Zwei Tage nach dem Treffen des italienischen Ministerpräsidenten Giorgia Meloni mit seinem ukrainischen Amtskollegen Wolodimir Zelenski auf dem EU-Gipfel in Brüssel erklärte Berlusconi, dass er wegen der «Verwüstung» der Ukraine und des «Gemetzels» an ihren Soldaten und Zivilisten nicht an dem Treffen teilgenommen hätte.
«Ich rede mit Zelenski? Wenn ich Ministerpräsident wäre, wäre ich nie dorthin gefahren, denn wir sind Zeugen der Verwüstung seines Landes und der Ermordung seiner Soldaten und Zivilisten», sagte er nach der Stimmabgabe in Mailand bei den Regionalwahlen in der Lombardei, wie der «Corriere della Sera» berichtet.
«Es hätte gereicht, wenn Zelenski die Angriffe auf die beiden autonomen Republiken des Donbass eingestellt hätte, dann wäre das nicht passiert, daher beurteile ich das Verhalten dieses Herrn sehr, sehr negativ», so der Minister weiter.
In diesem Sinne hat der Vorsitzende von Forza Italia – eine der politischen Formationen, die Melonis Regierung unterstützen – den ukrainischen Präsidenten aufgefordert, das Feuer an der Front gegen Russland einzustellen, und gleichzeitig vorgeschlagen, dass die Vereinigten Staaten die Finanzierung von Waffen für Kiew einstellen.
«Um den Frieden zu erreichen, sollte der US-Präsident (Joe Biden) mit Zelenski sprechen und ihm sagen: ‘Nach dem Ende des Krieges steht Ihnen ein Marshall-Plan zur Verfügung, um die Ukraine wieder aufzubauen’ (…) aber unter einer Bedingung: dass Sie morgen einen Waffenstillstand anordnen, denn ab morgen werden wir Ihnen kein Geld und keine Waffen mehr geben», so der dreimalige italienische Premierminister.

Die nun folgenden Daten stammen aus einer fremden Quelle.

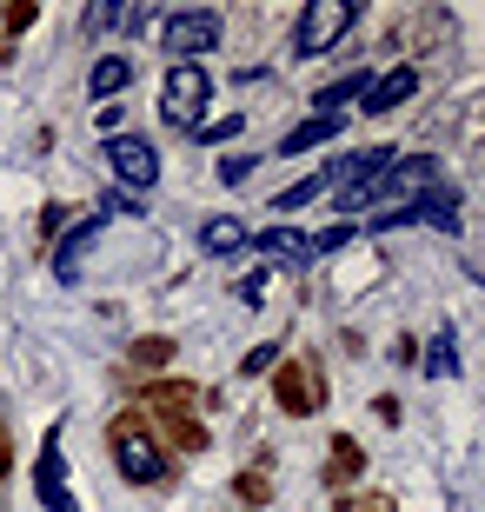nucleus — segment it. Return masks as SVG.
I'll return each mask as SVG.
<instances>
[{
    "label": "nucleus",
    "mask_w": 485,
    "mask_h": 512,
    "mask_svg": "<svg viewBox=\"0 0 485 512\" xmlns=\"http://www.w3.org/2000/svg\"><path fill=\"white\" fill-rule=\"evenodd\" d=\"M107 453H113V466H120L133 486H173V459L160 453V439H153V426L140 413L107 419Z\"/></svg>",
    "instance_id": "obj_1"
},
{
    "label": "nucleus",
    "mask_w": 485,
    "mask_h": 512,
    "mask_svg": "<svg viewBox=\"0 0 485 512\" xmlns=\"http://www.w3.org/2000/svg\"><path fill=\"white\" fill-rule=\"evenodd\" d=\"M213 47H220V14H213V7L160 20V54H167L173 67H200V54H213Z\"/></svg>",
    "instance_id": "obj_2"
},
{
    "label": "nucleus",
    "mask_w": 485,
    "mask_h": 512,
    "mask_svg": "<svg viewBox=\"0 0 485 512\" xmlns=\"http://www.w3.org/2000/svg\"><path fill=\"white\" fill-rule=\"evenodd\" d=\"M353 20H359V0H313V7L299 14V27H293V54L299 60L326 54L339 34H353Z\"/></svg>",
    "instance_id": "obj_3"
},
{
    "label": "nucleus",
    "mask_w": 485,
    "mask_h": 512,
    "mask_svg": "<svg viewBox=\"0 0 485 512\" xmlns=\"http://www.w3.org/2000/svg\"><path fill=\"white\" fill-rule=\"evenodd\" d=\"M206 100H213V80H206V67H167V87H160V120L167 127H200Z\"/></svg>",
    "instance_id": "obj_4"
},
{
    "label": "nucleus",
    "mask_w": 485,
    "mask_h": 512,
    "mask_svg": "<svg viewBox=\"0 0 485 512\" xmlns=\"http://www.w3.org/2000/svg\"><path fill=\"white\" fill-rule=\"evenodd\" d=\"M273 393H280V413L313 419L319 406H326V373H319L313 360H280V380H273Z\"/></svg>",
    "instance_id": "obj_5"
},
{
    "label": "nucleus",
    "mask_w": 485,
    "mask_h": 512,
    "mask_svg": "<svg viewBox=\"0 0 485 512\" xmlns=\"http://www.w3.org/2000/svg\"><path fill=\"white\" fill-rule=\"evenodd\" d=\"M100 160H107L113 180H120V187H133V193H147L153 180H160V153H153L147 140H140V133H113Z\"/></svg>",
    "instance_id": "obj_6"
},
{
    "label": "nucleus",
    "mask_w": 485,
    "mask_h": 512,
    "mask_svg": "<svg viewBox=\"0 0 485 512\" xmlns=\"http://www.w3.org/2000/svg\"><path fill=\"white\" fill-rule=\"evenodd\" d=\"M34 499L47 512H80L74 493H67V466H60V426L40 439V466H34Z\"/></svg>",
    "instance_id": "obj_7"
},
{
    "label": "nucleus",
    "mask_w": 485,
    "mask_h": 512,
    "mask_svg": "<svg viewBox=\"0 0 485 512\" xmlns=\"http://www.w3.org/2000/svg\"><path fill=\"white\" fill-rule=\"evenodd\" d=\"M100 233H107V213H87V220H80V227H74V233H67V240L54 247V273H60V280H74V273H80V260L94 253V240H100Z\"/></svg>",
    "instance_id": "obj_8"
},
{
    "label": "nucleus",
    "mask_w": 485,
    "mask_h": 512,
    "mask_svg": "<svg viewBox=\"0 0 485 512\" xmlns=\"http://www.w3.org/2000/svg\"><path fill=\"white\" fill-rule=\"evenodd\" d=\"M419 94V74H412V67H392L386 80H366V114H392V107H399V100H412Z\"/></svg>",
    "instance_id": "obj_9"
},
{
    "label": "nucleus",
    "mask_w": 485,
    "mask_h": 512,
    "mask_svg": "<svg viewBox=\"0 0 485 512\" xmlns=\"http://www.w3.org/2000/svg\"><path fill=\"white\" fill-rule=\"evenodd\" d=\"M246 240H253L266 260H286V266H306V260H313V240H299L293 227H266V233H246Z\"/></svg>",
    "instance_id": "obj_10"
},
{
    "label": "nucleus",
    "mask_w": 485,
    "mask_h": 512,
    "mask_svg": "<svg viewBox=\"0 0 485 512\" xmlns=\"http://www.w3.org/2000/svg\"><path fill=\"white\" fill-rule=\"evenodd\" d=\"M339 127H346V114H313V120H299V127L280 140V153H313V147H326V140H339Z\"/></svg>",
    "instance_id": "obj_11"
},
{
    "label": "nucleus",
    "mask_w": 485,
    "mask_h": 512,
    "mask_svg": "<svg viewBox=\"0 0 485 512\" xmlns=\"http://www.w3.org/2000/svg\"><path fill=\"white\" fill-rule=\"evenodd\" d=\"M359 473H366V453H359V439L333 433V446H326V486H353Z\"/></svg>",
    "instance_id": "obj_12"
},
{
    "label": "nucleus",
    "mask_w": 485,
    "mask_h": 512,
    "mask_svg": "<svg viewBox=\"0 0 485 512\" xmlns=\"http://www.w3.org/2000/svg\"><path fill=\"white\" fill-rule=\"evenodd\" d=\"M127 80H133V60H127V54H100V67H94V94H100V100L127 94Z\"/></svg>",
    "instance_id": "obj_13"
},
{
    "label": "nucleus",
    "mask_w": 485,
    "mask_h": 512,
    "mask_svg": "<svg viewBox=\"0 0 485 512\" xmlns=\"http://www.w3.org/2000/svg\"><path fill=\"white\" fill-rule=\"evenodd\" d=\"M459 373V340H452V326H439V340L426 346V380H452Z\"/></svg>",
    "instance_id": "obj_14"
},
{
    "label": "nucleus",
    "mask_w": 485,
    "mask_h": 512,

Die Äußerungen Berlusconis, der sich schon früher feindselig gegenüber dem ukrainischen Staatschef und der Ukraine geäußert hat, wurden von der Opposition sofort zurückgewiesen, was die Regierung sogar dazu veranlasste, ihre Unterstützung für Kiew zu erklären.
«Giorgia Meloni stimmt Berlusconis beunruhigenden Worten über den Krieg in der Ukraine zu», fragte die Senatorin der Sozialdemokratischen Partei (PD), Simona Malpezzi, wie der Sender RAI berichtete.
Der PD-Senator behauptete, der ehemalige Premierminister habe sich offiziell auf die Seite von «Putins Russland» geschlagen und warnte die italienische Regierung, dass sie sich «mit diesen Verbündeten» nicht darüber beschweren dürfe, wie Italien in der Europäischen Union behandelt werde.
Angelo Bonelli, Fraktionsvorsitzender der Grünen, äußerte sich in diesem Sinne: «Was Berlusconi über Zelenski gesagt hat, gilt auch für (Matteo) Salvini, und jetzt wird noch deutlicher, warum Ministerpräsidentin Meloni in Europa isoliert ist, denn bei den Verbündeten, die sie hat, traut niemand jemandem, der einen direkten Draht zu Putin hat».
Die italienische Regierung hat daraufhin eine kurze Erklärung abgegeben, in der sie ihre Unterstützung für die Ukraine bekräftigt und sich erneut von den Worten des Vorsitzenden der Forza Italia distanziert.
«Die Unterstützung der italienischen Regierung für die Ukraine ist fest und überzeugt, wie es im Programm klar zum Ausdruck kommt und in allen parlamentarischen Abstimmungen der Mehrheit, die die Exekutive unterstützt, bestätigt wurde», stellte der Palazzo Chigi Stunden nach den Worten des Vorsitzenden der Forza Italia klar, wie Adn Kronos berichtet.